ASSIGNMENT
For the entries below, work out how many lines include the string "California", then write only that number.
···
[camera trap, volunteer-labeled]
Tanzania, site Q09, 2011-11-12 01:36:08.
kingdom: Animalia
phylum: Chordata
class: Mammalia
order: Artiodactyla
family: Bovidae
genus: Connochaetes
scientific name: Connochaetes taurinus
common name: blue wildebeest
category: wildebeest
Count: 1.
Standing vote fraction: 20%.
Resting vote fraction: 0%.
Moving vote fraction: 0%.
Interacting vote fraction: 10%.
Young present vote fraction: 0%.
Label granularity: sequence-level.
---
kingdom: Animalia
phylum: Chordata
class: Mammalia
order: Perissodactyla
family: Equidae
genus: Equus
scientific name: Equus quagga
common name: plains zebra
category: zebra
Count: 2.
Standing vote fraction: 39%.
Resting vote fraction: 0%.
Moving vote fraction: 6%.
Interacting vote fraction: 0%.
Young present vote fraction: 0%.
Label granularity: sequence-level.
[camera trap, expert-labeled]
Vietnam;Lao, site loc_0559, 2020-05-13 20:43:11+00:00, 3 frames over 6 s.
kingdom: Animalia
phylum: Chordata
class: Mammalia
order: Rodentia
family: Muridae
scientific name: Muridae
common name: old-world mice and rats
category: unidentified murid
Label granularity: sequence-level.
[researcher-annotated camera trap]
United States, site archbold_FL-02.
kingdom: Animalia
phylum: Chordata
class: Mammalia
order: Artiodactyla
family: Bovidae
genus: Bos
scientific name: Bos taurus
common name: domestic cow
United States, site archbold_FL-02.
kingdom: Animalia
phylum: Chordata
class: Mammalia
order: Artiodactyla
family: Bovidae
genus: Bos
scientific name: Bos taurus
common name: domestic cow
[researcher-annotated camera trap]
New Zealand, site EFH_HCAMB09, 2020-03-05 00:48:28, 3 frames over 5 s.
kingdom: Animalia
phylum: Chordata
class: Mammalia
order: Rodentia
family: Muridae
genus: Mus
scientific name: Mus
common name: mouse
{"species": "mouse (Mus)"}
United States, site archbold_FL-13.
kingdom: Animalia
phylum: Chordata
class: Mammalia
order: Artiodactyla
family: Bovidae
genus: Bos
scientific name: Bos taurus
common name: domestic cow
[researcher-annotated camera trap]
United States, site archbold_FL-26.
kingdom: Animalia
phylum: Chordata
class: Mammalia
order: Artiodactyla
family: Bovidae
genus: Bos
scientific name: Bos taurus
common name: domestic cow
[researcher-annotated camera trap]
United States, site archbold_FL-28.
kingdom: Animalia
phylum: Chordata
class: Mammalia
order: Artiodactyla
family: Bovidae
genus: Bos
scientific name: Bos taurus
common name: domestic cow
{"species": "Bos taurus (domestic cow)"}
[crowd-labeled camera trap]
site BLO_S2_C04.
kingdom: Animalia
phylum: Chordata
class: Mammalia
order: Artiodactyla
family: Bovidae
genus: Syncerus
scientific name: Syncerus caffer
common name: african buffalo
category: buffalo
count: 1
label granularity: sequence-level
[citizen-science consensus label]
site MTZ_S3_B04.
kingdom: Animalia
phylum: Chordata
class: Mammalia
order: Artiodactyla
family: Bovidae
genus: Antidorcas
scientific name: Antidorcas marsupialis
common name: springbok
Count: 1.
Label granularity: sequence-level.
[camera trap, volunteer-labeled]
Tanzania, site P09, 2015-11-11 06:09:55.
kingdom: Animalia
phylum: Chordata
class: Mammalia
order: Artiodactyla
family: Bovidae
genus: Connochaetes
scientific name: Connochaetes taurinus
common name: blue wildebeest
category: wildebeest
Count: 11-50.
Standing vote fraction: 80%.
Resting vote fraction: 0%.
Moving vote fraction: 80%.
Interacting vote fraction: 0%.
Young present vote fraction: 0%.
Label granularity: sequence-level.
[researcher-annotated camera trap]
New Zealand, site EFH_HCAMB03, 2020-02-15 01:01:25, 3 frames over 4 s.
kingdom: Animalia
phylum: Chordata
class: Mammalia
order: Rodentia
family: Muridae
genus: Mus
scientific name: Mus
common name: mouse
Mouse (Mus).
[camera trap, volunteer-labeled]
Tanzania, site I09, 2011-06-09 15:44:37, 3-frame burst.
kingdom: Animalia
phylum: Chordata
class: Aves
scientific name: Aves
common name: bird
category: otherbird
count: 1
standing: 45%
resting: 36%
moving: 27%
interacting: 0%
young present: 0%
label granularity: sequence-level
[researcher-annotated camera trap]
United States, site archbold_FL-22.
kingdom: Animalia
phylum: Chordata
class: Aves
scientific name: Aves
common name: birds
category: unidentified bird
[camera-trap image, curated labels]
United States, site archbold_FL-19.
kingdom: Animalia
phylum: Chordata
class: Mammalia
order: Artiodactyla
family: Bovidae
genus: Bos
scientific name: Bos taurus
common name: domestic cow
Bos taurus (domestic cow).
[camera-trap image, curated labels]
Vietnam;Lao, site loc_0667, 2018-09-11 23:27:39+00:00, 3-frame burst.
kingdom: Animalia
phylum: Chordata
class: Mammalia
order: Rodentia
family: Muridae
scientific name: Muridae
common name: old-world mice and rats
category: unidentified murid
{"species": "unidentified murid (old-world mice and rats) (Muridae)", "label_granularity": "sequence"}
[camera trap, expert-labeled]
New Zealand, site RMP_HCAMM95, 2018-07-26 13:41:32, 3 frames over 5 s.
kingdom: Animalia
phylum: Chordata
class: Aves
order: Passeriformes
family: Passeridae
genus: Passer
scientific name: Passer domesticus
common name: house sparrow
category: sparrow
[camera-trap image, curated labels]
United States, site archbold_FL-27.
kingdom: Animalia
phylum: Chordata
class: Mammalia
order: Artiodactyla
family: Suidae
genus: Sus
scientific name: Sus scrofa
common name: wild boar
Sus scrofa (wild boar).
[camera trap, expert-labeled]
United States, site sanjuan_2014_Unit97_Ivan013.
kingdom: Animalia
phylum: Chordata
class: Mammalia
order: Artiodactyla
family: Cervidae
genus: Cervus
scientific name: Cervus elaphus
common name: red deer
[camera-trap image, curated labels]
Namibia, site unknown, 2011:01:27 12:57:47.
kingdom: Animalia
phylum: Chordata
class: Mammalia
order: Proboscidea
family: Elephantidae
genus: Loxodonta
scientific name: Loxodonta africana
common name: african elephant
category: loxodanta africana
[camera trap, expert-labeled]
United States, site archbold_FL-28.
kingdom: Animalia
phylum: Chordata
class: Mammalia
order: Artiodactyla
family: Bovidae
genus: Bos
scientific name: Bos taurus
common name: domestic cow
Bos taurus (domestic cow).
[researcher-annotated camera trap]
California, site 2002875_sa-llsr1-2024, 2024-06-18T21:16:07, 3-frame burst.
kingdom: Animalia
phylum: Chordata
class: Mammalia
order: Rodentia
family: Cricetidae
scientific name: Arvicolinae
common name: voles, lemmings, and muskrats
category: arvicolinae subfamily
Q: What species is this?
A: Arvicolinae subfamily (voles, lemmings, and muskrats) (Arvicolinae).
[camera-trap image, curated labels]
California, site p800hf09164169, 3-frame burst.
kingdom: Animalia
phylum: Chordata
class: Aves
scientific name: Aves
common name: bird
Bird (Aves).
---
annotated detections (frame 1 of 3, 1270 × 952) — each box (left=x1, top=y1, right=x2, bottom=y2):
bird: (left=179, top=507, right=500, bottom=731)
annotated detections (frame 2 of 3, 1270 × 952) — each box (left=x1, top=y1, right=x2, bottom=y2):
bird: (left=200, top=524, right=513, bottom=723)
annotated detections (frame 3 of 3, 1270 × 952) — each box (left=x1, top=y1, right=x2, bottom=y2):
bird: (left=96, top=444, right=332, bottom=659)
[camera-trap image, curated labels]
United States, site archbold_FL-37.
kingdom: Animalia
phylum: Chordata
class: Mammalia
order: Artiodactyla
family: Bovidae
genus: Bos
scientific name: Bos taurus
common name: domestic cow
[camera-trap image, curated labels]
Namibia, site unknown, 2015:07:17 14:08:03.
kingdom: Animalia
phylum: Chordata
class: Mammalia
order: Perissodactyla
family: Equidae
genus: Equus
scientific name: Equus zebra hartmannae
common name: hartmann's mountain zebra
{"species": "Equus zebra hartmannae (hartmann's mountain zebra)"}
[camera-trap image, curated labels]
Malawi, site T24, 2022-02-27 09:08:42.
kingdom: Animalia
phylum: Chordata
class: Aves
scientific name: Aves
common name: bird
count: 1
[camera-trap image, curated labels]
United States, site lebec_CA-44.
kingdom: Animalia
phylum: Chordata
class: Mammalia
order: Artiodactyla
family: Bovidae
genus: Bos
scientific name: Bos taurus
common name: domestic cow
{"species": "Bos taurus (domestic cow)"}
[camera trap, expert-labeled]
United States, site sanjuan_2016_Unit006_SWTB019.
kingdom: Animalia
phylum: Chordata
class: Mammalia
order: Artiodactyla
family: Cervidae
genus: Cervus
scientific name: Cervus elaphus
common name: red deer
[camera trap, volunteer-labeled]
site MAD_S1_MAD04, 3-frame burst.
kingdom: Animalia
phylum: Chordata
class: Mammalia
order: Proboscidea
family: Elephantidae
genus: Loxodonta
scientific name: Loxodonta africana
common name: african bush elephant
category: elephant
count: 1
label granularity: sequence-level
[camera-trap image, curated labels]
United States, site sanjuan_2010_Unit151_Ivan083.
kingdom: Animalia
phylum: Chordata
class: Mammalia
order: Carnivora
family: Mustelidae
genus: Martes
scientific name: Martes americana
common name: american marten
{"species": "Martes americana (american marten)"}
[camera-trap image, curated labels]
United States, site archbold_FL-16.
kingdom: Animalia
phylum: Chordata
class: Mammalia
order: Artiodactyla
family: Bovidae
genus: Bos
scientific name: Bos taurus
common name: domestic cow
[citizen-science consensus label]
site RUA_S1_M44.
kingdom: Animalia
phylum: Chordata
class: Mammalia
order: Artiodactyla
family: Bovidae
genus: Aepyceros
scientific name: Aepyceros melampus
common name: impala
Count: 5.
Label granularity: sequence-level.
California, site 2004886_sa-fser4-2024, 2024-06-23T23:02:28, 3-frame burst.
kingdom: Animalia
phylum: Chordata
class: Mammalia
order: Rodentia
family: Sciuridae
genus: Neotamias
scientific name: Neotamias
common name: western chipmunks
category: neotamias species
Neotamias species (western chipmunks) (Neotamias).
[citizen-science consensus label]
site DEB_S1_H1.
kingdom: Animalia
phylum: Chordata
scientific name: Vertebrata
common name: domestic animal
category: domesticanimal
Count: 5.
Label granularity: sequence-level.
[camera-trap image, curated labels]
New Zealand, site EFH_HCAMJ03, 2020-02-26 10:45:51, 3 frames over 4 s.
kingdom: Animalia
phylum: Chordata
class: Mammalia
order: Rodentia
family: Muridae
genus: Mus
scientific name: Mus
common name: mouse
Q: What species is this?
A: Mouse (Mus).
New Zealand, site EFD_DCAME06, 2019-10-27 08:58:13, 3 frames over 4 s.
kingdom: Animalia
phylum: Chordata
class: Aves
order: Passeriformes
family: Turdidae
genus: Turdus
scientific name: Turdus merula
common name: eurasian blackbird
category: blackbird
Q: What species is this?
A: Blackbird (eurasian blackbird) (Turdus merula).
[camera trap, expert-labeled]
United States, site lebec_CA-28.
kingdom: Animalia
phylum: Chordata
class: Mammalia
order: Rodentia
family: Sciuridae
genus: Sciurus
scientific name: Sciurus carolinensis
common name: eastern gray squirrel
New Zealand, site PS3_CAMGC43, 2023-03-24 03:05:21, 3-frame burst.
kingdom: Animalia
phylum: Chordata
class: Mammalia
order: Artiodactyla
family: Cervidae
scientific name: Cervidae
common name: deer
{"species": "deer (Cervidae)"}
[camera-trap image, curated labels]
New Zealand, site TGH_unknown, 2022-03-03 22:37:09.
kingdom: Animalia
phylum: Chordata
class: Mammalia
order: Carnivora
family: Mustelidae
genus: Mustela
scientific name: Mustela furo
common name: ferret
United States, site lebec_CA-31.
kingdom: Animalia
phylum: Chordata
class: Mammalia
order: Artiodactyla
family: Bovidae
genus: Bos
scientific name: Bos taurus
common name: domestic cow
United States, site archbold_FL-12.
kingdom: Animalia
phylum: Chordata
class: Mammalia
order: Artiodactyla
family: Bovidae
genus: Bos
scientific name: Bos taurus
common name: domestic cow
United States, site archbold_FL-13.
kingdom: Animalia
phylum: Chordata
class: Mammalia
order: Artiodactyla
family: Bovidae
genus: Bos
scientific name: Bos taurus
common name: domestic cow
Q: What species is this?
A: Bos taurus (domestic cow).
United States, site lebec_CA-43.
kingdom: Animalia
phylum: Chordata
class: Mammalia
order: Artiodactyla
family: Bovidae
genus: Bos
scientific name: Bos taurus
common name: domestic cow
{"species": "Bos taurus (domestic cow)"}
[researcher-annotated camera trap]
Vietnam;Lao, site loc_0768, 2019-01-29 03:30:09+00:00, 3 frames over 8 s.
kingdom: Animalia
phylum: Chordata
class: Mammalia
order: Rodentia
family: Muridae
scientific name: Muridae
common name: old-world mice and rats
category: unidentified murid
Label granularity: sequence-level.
···
RESPONSE
3